The Toronto Consort,
Mariners & Milkmaids
(Dorian, 2002)

Take a step back in time. Join the Toronto Consort as it brings you in a time machine built of music to the world of Shakespeare and Gay.

If you were weaned on the acoustic or folk-rock of Pentangle, Fairport Convention or Maddy Prior, you now have a chance to hear how many of their songs would have been performed when they were written. I was blown away by this CD. In 25 tracks we get a history lesson and a selection of excellent old tunes, as well as a booklet that has more history than many 400-page books.

Opening with "Cut Purse," we hear a song that was around when Elizabeth I was on the throne and, given the Toronto Consort treatment, it sounds as fresh as ever. In fact, if some of these tracks were released and given proper airplay without giving the pedigree, we could see hits for long dead writers.

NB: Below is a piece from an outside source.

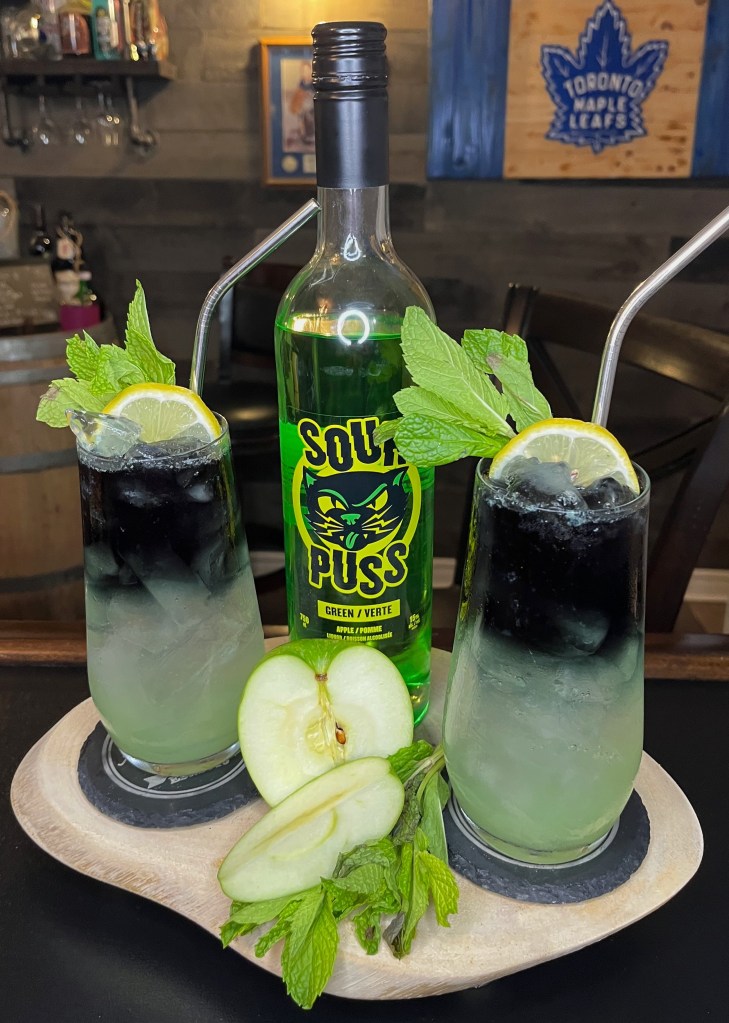 reen Apple Eclipse cocktail in a tall glass: vibrant green base made with vodka, Green Apple Sourpuss, and fresh muddled green apple, topped with a dramatic black vodka float creating a beautiful dark-to-emerald gradient. Garnished with apple slice and mint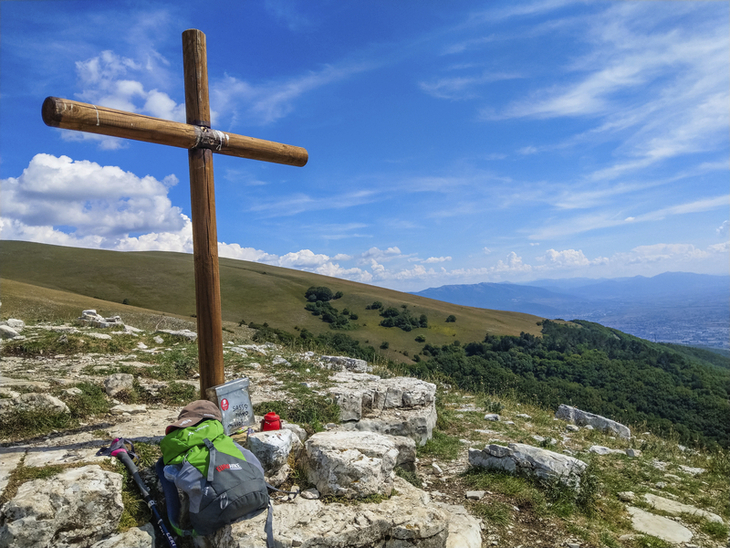 Holzkreuz auf einem Hügel mit Wanderausrüstung im Vordergrund und weiter Aussicht.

"The Cries of London" is taken from a six-volume collection published in 1720. Listening to the lyrics we hear a social history of London and the services on offer by itinerant pedlars and craftsmen of the time. The notes tell us that the thousand songs were published with music notation so any budding performer could seek out an excellent sourcebook.

Here you will hear songs of town and country, of life and lore, of love and death as were enjoyed and sung four centuries ago. You will also find seminal sources of songs that have become firm favourites.

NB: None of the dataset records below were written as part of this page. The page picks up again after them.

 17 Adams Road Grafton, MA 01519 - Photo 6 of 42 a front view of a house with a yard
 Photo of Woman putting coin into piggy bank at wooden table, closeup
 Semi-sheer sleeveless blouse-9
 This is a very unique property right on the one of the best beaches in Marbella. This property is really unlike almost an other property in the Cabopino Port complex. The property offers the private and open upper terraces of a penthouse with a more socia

A favourite of mine from the CD is "The Recruiting Officer." This was reused, as so many older tunes were, by John Gay in his magnificent "Beggars Opera" -- now there's a CD, the RSC version of the opera, if you like older music. You may know this track as "Over the Hills."

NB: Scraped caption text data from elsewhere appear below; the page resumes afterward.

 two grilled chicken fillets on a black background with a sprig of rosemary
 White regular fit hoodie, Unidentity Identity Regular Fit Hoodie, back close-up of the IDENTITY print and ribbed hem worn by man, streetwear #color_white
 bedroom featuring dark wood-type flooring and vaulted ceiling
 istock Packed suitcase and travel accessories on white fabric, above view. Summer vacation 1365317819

We are transported to the wards of Bedlam or Bethlehem Lunatic Asylum with "Mad Tom."

This is a CD to seek out for lovers of good music but it is also an education in manners, social history and good writing. The insert booklet is a model of what such a publication should be. It has background to the songs, lyrics and notes on the performers. Do not miss it -- I have the other releases by the consort on my Christmas wishlist for 2003, so I hope Santa reads this.